TASK TO CARRY OUT:
What appears from the first line of the data below through the line containing "The processing used", both included, should be copied exactly, and nothing else.

(Saved data entries)
- Opening Delimiter -

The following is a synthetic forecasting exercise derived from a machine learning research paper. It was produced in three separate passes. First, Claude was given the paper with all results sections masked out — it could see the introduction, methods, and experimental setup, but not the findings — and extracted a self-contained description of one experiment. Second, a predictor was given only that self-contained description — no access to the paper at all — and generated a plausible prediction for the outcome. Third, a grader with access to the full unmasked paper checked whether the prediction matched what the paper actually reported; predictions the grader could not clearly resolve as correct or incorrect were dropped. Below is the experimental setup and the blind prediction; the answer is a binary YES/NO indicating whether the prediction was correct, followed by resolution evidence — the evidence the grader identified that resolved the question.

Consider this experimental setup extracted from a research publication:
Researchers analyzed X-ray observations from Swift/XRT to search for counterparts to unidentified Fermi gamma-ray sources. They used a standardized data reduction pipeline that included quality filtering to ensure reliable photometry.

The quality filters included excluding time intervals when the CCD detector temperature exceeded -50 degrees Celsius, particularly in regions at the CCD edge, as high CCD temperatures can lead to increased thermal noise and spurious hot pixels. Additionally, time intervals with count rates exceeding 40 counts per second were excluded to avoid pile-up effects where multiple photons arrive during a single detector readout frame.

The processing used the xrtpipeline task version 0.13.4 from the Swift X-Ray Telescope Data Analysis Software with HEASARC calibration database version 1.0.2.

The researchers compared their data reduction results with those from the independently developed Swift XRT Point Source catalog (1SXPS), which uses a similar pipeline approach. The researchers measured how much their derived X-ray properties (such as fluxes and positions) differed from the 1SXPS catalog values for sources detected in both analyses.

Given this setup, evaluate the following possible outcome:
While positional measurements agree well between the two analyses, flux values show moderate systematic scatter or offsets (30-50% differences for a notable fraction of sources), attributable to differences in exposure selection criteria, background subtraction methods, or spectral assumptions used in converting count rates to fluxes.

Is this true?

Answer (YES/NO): NO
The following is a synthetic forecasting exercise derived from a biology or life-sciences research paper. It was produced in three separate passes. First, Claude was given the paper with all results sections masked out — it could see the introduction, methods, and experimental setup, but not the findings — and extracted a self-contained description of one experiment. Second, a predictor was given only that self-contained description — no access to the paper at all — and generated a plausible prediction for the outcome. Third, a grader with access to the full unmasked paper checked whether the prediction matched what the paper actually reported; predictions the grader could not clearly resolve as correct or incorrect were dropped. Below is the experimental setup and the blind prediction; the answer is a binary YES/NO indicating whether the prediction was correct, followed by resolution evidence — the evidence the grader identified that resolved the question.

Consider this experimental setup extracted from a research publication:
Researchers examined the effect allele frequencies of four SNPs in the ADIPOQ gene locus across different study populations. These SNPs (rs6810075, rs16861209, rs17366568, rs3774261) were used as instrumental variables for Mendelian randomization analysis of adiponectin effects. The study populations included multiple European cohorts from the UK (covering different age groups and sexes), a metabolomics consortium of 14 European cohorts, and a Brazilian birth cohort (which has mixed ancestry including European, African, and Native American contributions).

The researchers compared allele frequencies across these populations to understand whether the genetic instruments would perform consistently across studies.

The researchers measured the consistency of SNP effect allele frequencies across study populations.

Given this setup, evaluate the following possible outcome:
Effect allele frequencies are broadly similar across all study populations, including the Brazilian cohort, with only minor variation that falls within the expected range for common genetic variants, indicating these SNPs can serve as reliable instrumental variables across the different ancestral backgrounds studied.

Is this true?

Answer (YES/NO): NO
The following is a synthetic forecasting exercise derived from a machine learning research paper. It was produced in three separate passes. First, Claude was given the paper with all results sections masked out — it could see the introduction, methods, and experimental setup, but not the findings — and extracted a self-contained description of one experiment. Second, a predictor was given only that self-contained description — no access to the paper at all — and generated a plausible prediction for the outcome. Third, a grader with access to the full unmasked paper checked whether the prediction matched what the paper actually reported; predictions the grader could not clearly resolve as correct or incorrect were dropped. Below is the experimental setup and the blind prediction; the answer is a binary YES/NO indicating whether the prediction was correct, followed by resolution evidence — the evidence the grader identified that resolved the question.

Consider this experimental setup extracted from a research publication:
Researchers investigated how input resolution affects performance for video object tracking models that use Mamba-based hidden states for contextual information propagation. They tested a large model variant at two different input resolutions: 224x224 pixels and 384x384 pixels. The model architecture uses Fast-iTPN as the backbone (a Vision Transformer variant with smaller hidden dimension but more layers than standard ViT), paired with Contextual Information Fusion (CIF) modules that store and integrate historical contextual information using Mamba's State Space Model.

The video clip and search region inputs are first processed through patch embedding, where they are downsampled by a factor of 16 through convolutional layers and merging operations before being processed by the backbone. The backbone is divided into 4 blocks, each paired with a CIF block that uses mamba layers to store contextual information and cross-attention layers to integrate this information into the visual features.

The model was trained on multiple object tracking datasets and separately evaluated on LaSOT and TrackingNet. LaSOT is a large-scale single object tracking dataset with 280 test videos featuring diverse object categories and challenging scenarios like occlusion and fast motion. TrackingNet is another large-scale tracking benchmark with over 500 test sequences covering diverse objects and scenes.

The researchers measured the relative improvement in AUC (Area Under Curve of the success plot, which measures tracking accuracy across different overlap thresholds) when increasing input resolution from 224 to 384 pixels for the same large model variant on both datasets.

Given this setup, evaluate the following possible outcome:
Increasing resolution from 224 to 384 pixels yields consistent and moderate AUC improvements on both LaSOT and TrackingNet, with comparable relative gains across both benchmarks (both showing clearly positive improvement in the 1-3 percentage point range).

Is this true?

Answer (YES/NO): NO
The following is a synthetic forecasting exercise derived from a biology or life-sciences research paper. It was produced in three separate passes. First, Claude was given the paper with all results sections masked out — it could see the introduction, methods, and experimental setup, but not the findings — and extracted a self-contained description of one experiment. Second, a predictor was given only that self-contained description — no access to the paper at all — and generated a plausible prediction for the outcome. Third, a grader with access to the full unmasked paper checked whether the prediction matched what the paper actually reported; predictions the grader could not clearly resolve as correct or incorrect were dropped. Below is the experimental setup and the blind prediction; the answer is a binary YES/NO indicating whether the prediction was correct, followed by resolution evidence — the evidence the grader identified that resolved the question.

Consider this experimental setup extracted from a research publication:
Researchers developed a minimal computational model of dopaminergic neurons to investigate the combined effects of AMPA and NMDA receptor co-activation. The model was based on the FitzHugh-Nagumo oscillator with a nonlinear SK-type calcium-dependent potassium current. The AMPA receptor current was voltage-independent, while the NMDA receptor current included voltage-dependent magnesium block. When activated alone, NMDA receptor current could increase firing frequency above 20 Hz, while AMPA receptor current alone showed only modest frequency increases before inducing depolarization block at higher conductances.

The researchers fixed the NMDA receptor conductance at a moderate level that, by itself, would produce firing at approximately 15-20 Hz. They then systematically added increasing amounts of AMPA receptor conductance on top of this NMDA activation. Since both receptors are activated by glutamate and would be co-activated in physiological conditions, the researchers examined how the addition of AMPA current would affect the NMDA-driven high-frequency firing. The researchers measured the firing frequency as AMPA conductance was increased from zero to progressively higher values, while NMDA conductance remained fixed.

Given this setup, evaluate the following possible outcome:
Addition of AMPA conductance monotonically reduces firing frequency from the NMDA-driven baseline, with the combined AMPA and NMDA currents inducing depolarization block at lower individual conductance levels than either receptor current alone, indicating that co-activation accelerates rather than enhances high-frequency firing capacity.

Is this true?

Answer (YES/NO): NO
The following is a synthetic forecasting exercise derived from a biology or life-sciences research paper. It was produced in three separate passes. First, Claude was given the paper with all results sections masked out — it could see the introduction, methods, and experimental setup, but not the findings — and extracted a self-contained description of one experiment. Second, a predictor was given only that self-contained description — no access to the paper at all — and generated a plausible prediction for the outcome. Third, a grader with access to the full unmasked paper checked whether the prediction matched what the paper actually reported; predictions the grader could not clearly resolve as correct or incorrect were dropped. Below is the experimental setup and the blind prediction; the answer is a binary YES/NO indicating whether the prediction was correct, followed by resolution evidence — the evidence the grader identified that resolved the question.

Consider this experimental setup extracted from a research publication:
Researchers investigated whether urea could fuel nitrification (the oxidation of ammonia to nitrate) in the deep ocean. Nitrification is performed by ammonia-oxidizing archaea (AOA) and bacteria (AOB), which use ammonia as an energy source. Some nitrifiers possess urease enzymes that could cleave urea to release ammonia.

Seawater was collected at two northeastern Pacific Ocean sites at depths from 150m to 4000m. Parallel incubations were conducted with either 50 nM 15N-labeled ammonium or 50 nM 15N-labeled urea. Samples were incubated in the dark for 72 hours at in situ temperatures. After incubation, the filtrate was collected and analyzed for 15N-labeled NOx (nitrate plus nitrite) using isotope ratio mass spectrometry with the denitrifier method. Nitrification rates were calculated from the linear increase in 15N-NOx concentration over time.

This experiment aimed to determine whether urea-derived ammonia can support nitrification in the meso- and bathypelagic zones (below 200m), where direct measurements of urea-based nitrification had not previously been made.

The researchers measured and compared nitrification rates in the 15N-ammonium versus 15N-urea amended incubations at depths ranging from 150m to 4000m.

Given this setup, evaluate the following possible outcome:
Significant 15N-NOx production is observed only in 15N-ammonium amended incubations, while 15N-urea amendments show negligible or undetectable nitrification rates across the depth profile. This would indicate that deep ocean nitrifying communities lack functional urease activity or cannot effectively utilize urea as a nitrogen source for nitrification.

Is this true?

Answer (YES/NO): NO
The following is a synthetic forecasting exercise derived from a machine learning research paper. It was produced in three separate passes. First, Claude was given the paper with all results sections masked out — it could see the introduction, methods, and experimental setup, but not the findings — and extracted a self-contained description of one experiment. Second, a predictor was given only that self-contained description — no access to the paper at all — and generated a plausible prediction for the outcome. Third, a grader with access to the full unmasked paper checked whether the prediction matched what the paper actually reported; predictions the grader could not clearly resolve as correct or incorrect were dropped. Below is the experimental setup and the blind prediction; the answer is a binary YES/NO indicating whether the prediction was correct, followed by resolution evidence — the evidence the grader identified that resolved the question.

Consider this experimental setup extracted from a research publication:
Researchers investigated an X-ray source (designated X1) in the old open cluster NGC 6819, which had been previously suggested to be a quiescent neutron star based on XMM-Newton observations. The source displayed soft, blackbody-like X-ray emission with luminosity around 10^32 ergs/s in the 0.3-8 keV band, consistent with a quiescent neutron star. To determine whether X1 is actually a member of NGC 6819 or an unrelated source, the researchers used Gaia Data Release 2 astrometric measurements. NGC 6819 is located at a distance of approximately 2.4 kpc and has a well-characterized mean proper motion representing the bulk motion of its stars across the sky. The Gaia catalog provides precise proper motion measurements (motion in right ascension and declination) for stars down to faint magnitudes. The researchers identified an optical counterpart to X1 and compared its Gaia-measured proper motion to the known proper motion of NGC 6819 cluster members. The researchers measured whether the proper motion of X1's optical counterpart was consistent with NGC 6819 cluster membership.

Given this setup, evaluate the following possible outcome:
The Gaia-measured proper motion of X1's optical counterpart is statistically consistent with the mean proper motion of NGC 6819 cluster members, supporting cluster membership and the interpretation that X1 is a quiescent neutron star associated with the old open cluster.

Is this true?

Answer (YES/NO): NO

- Closing Delimiter -

RESPONSE TO THE EXERCISE:
The following is a synthetic forecasting exercise derived from a machine learning research paper. It was produced in three separate passes. First, Claude was given the paper with all results sections masked out — it could see the introduction, methods, and experimental setup, but not the findings — and extracted a self-contained description of one experiment. Second, a predictor was given only that self-contained description — no access to the paper at all — and generated a plausible prediction for the outcome. Third, a grader with access to the full unmasked paper checked whether the prediction matched what the paper actually reported; predictions the grader could not clearly resolve as correct or incorrect were dropped. Below is the experimental setup and the blind prediction; the answer is a binary YES/NO indicating whether the prediction was correct, followed by resolution evidence — the evidence the grader identified that resolved the question.

Consider this experimental setup extracted from a research publication:
Researchers analyzed X-ray observations from Swift/XRT to search for counterparts to unidentified Fermi gamma-ray sources. They used a standardized data reduction pipeline that included quality filtering to ensure reliable photometry.

The quality filters included excluding time intervals when the CCD detector temperature exceeded -50 degrees Celsius, particularly in regions at the CCD edge, as high CCD temperatures can lead to increased thermal noise and spurious hot pixels. Additionally, time intervals with count rates exceeding 40 counts per second were excluded to avoid pile-up effects where multiple photons arrive during a single detector readout frame.

The processing used the xrtpipeline task version 0.13.4 from the Swift X-Ray Telescope Data Analysis Software with HEASARC calibration database version 1.0.2.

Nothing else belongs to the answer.